In the last five years, the role of women has grown and feminism has become a recognized part of the free and open source software (FOSS) community.

However, this change has not gone unchallenged. Critics, often responding to their own misogyny and taking advantage of very real feminist gaffes, have been quick to characterize free software feminism in the most hostile ways possible.

In particular, here are nine myths about free software feminism that are either false, over-generalizations, or half-truths at best:

9. FOSS feminism is only a priority for women:

False. Although men tend to stay in the background, many support FOSS feminism. For instance, when The Ada Initiative looked for one hundred supporters to give it initial funding, 52 of the 87 individual donors had male names (the rest were anonymous, or groups). [Full disclosure: I resigned from The Ada Initiative's advisory board in November 2011, after serving on it for several months.]
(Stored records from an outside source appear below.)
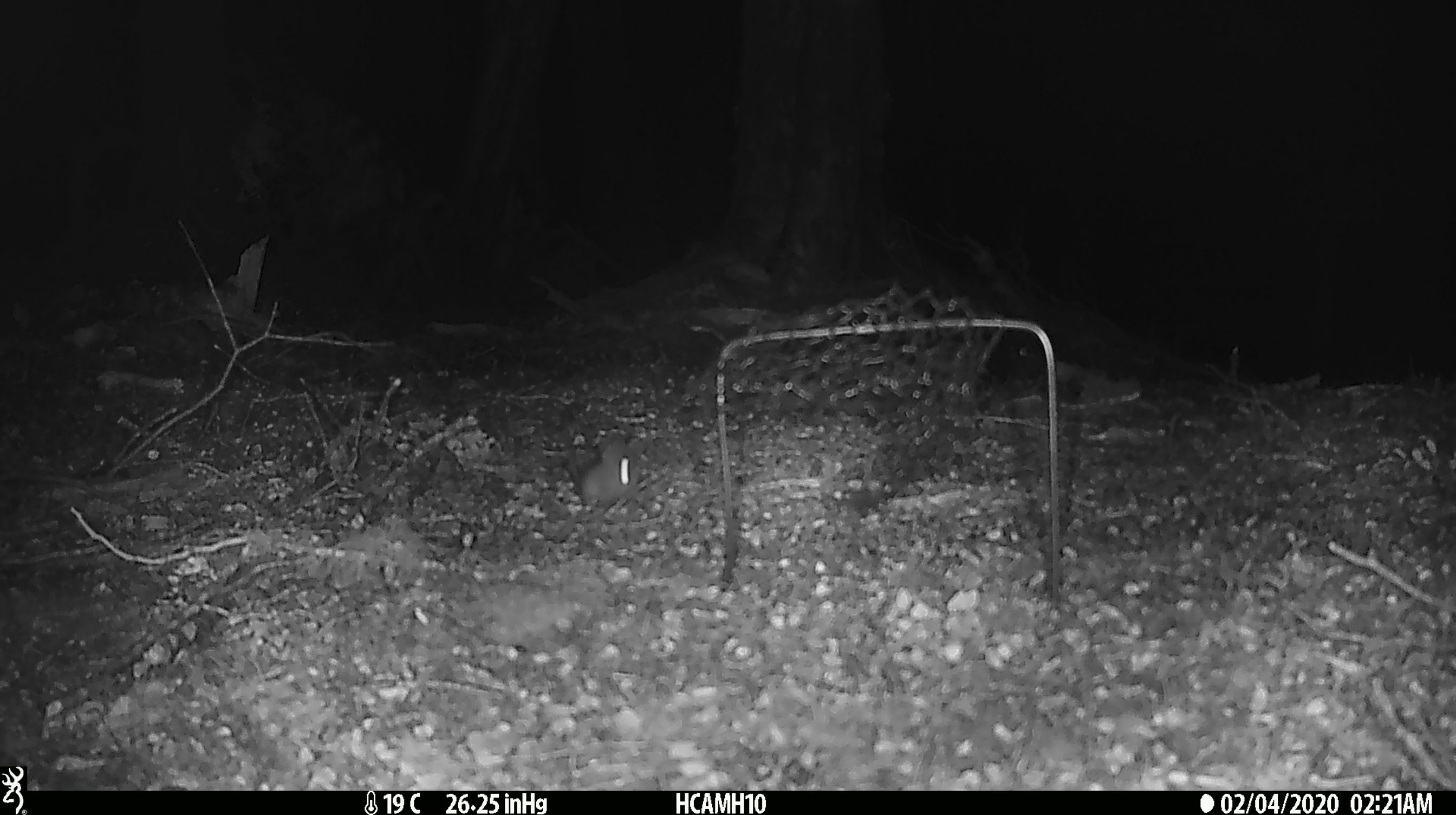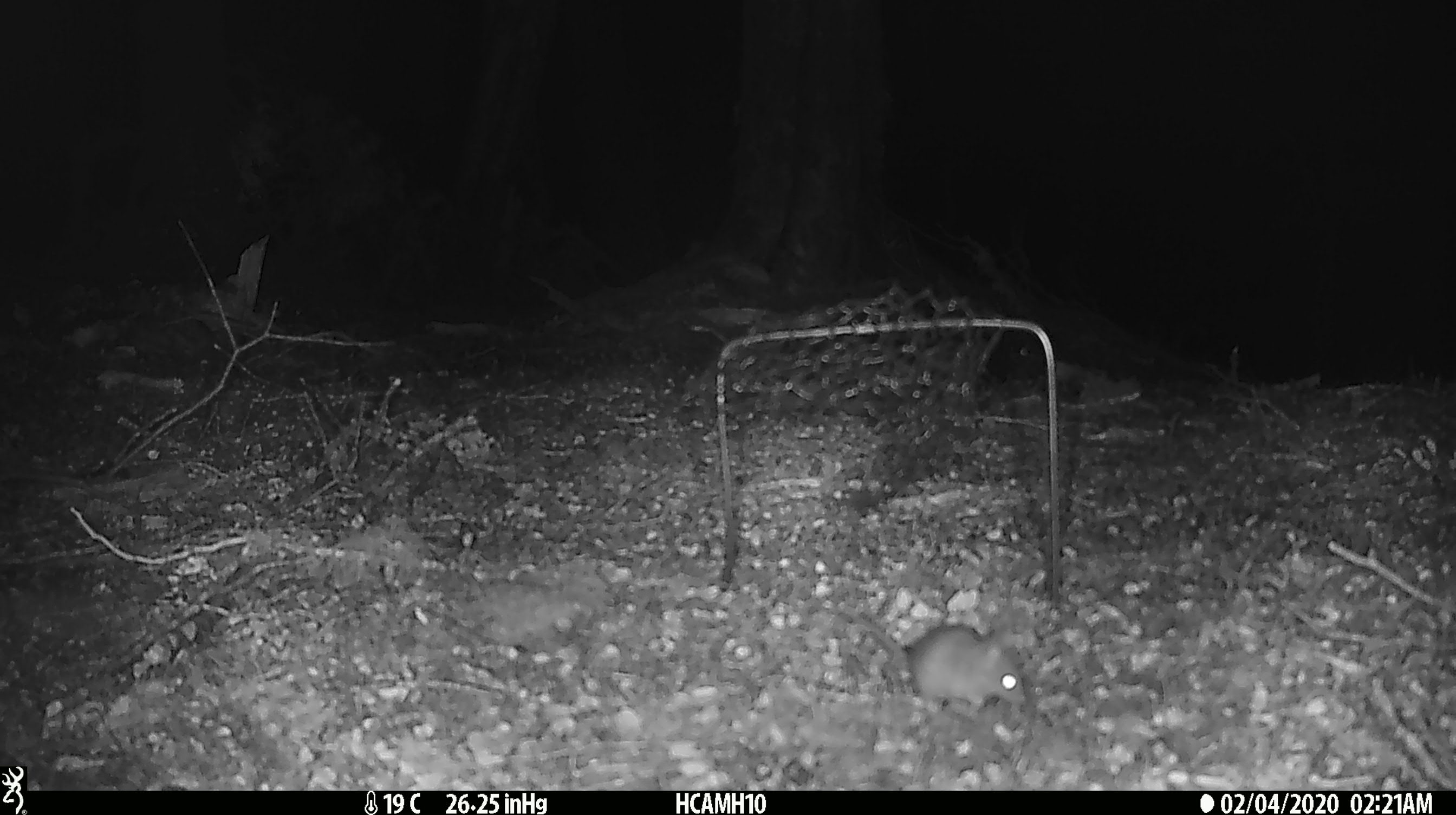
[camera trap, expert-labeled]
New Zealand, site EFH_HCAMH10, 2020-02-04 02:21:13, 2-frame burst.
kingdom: Animalia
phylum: Chordata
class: Mammalia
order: Rodentia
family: Muridae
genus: Mus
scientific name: Mus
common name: mouse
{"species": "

8. FOSS feminists are outsiders:

Almost always false. Logically, feminists would have no interest in changing FOSS if it wasn't important to them. The majority of FOSS feminists are active code contributors, and most of the rest contribute to projects in other ways, such as writing documentation.

7. All FOSS feminists have the same concerns:

False. Some groups focus on encouraging women to code, others on getting more women to speak at conferences. Still others lobby for anti-harassment policies at conferences.

At times, too, the divide between radical and moderate feminists reveals itself. For example, in August 2012, journalist Rikki Endsley, who has written regularly about prominent women in FOSS, wrote about "Why I'm Not a Geek Feminist" in a blog that is no longer available, but was widely commented on at the time. Around the same time, Leslie Hawthorn published a similar critique of radical feminists entitled, "My Feminism isn't Good Enough for You."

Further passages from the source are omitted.